*Reading passage*:
----------

If g is a linear mapping from an algebra 𝒜 into an 𝒜-bimodule ℳ such that g(eaf)=g(ea)α(f)+β(e)g(af)-β(e)g(a)α(f) for every a∈𝒜 and all idempotents e, f∈𝒜, then
(11)g(e1⋯emaf1⋯fn)=g(e1⋯ema)α(f1⋯fn)+β(e1⋯em)g(af1⋯fn)-β(e1⋯em)g(a)α(f1⋯fn)
for every a∈𝒜 and all idempotents e1,…,em,f1,…,fn∈𝒜.

Proof.

Using the induction on n, we first prove that for every a∈𝒜 and all idempotents e,f1,…,fn∈𝒜,
(12)g(eaf1⋯fn)=g(ea)α(f1⋯fn)+β(e)g(af1⋯fn)-β(e)g(a)α(f1⋯fn).
The case n=1 is clear. Assume now that (12) holds true for n≥1. Then
(13)g(eaf1⋯fnfn+1)=g(eaf1⋯fn)α(fn+1)+β(e)g(af1⋯fnfn+1)-β(e)g(af1⋯fn)α(fn+1)=g(ea)α(f1⋯fnfn+1)+β(e)g(af1⋯fn)α(fn+1)-β(e)g(a)α(f1⋯fnfn+1)+β(e)g(af1⋯fnfn+1)-β(e)g(af1⋯fn)α(fn+1)=g(ea)α(f1⋯fnfn+1)+β(e)g(af1⋯fnfn+1)-β(e)g(a)α(f1⋯fnfn+1).
To show our lemma, we use the induction on m. We have just proved the case m=1. So, assume that our assertion holds true for m≥1. Then for every a∈𝒜 and all idempotents e1,…,em,em+1,f1,…,fn∈𝒜,
(14)g(e1e2⋯em+1af1⋯fn)=g(e1e2⋯em+1a)α(f1⋯fn)+β(e1)g(e2⋯em+1af1⋯fn)-β(e1)g(e2⋯em+1a)α(f1⋯fn)=g(e1e2⋯em+1a)α(f1⋯fn)+β(e1)g(e2⋯em+1a)α(f1⋯fn)+β(e1e2⋯em+1)g(af1⋯fn)-β(e1e2⋯em)g(a)α(f1⋯fn)-β(e1)g(e2⋯em+1a)α(f1⋯fn)=g(e1e2⋯em+1a)α(f1⋯fn)+β(e1e2⋯em+1)g(af1⋯fn)-β(e1e2⋯em)g(a)α(f1⋯fn).

Our first theorem is a generalization of Theorem 2.7 in [8] (see also [7, Theorem 22]).

----------

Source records
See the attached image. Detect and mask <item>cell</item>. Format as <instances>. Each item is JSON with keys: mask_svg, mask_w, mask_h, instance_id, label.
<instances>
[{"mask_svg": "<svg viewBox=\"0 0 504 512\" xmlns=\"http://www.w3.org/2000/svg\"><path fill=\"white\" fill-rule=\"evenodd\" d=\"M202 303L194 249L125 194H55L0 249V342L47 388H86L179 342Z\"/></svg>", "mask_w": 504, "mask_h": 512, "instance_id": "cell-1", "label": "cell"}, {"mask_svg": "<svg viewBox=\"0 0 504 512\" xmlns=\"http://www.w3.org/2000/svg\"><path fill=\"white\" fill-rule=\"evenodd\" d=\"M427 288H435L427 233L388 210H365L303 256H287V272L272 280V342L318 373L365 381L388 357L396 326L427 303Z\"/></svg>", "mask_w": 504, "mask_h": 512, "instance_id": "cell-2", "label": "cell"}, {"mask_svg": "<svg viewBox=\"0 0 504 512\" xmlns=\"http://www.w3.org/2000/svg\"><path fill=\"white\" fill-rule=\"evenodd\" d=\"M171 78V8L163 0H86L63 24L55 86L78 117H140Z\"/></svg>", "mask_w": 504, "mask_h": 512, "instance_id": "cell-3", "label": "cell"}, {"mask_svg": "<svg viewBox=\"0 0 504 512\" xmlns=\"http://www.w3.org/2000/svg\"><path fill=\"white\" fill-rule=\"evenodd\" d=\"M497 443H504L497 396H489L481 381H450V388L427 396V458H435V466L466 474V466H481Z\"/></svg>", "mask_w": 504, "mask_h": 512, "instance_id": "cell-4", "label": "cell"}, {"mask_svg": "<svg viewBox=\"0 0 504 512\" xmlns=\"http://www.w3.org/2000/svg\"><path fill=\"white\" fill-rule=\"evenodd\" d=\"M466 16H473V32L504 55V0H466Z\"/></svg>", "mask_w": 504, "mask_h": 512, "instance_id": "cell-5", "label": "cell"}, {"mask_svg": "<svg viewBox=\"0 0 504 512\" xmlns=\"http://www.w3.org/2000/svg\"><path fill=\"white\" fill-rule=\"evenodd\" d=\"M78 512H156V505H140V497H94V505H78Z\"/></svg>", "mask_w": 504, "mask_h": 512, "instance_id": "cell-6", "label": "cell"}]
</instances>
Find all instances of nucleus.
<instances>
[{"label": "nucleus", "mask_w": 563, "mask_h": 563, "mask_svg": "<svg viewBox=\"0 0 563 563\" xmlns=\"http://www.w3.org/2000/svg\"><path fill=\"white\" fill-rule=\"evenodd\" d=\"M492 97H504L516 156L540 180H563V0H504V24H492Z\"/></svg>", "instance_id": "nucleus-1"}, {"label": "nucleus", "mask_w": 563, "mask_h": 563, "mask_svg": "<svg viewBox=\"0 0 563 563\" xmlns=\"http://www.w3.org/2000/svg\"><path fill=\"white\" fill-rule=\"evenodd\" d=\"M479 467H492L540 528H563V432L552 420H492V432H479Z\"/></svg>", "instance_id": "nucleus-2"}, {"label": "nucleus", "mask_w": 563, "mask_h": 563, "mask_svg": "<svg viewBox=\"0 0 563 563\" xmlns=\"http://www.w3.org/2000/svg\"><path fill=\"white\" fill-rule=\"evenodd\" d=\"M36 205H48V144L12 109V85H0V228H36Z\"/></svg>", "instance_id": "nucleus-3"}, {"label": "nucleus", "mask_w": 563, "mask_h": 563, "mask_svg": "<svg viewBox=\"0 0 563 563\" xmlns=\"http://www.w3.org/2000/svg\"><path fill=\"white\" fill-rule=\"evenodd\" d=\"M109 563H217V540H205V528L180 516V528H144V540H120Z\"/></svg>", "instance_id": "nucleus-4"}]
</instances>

----------

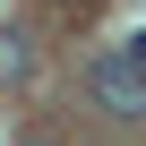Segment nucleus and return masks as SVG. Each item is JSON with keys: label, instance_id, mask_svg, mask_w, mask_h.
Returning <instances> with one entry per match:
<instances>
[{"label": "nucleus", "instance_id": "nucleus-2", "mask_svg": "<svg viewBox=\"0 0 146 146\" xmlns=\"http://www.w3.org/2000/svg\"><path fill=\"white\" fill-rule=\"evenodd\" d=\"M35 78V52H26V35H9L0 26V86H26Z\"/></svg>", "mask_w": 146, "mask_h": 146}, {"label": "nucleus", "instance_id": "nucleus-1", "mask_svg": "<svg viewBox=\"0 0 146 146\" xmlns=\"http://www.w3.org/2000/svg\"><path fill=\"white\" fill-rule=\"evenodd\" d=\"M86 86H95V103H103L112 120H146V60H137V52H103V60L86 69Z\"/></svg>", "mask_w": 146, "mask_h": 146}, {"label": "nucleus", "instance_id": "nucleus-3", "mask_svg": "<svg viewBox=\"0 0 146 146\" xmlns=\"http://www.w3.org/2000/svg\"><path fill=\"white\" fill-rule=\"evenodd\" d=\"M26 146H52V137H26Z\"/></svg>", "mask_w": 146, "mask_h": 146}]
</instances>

----------

*Stated problem 1*: Please copy the lemma passage, beginning at the words "If g is a linear" and stopping after "(e)g(a)α(f1⋯fnfn+1).", and swap "idempotents" for "idempotent elements".
*Stated problem 2*: In the lemma passage, which case of the induction on n is described as clear?
The listing stands apart from the lemma passage and is separate material.

*Finished answer 1*:
If g is a linear mapping from an algebra 𝒜 into an 𝒜-bimodule ℳ such that g(eaf)=g(ea)α(f)+β(e)g(af)-β(e)g(a)α(f) for every a∈𝒜 and all idempotent elements e, f∈𝒜, then
(11)g(e1⋯emaf1⋯fn)=g(e1⋯ema)α(f1⋯fn)+β(e1⋯em)g(af1⋯fn)-β(e1⋯em)g(a)α(f1⋯fn)
for every a∈𝒜 and all idempotent elements e1,…,em,f1,…,fn∈𝒜.

Proof.

Using the induction on n, we first prove that for every a∈𝒜 and all idempotent elements e,f1,…,fn∈𝒜,
(12)g(eaf1⋯fn)=g(ea)α(f1⋯fn)+β(e)g(af1⋯fn)-β(e)g(a)α(f1⋯fn).
The case n=1 is clear. Assume now that (12) holds true for n≥1. Then
(13)g(eaf1⋯fnfn+1)=g(eaf1⋯fn)α(fn+1)+β(e)g(af1⋯fnfn+1)-β(e)g(af1⋯fn)α(fn+1)=g(ea)α(f1⋯fnfn+1)+β(e)g(af1⋯fn)α(fn+1)-β(e)g(a)α(f1⋯fnfn+1)+β(e)g(af1⋯fnfn+1)-β(e)g(af1⋯fn)α(fn+1)=g(ea)α(f1⋯fnfn+1)+β(e)g(af1⋯fnfn+1)-β(e)g(a)α(f1⋯fnfn+1).

*Finished answer 2*: The case n=1.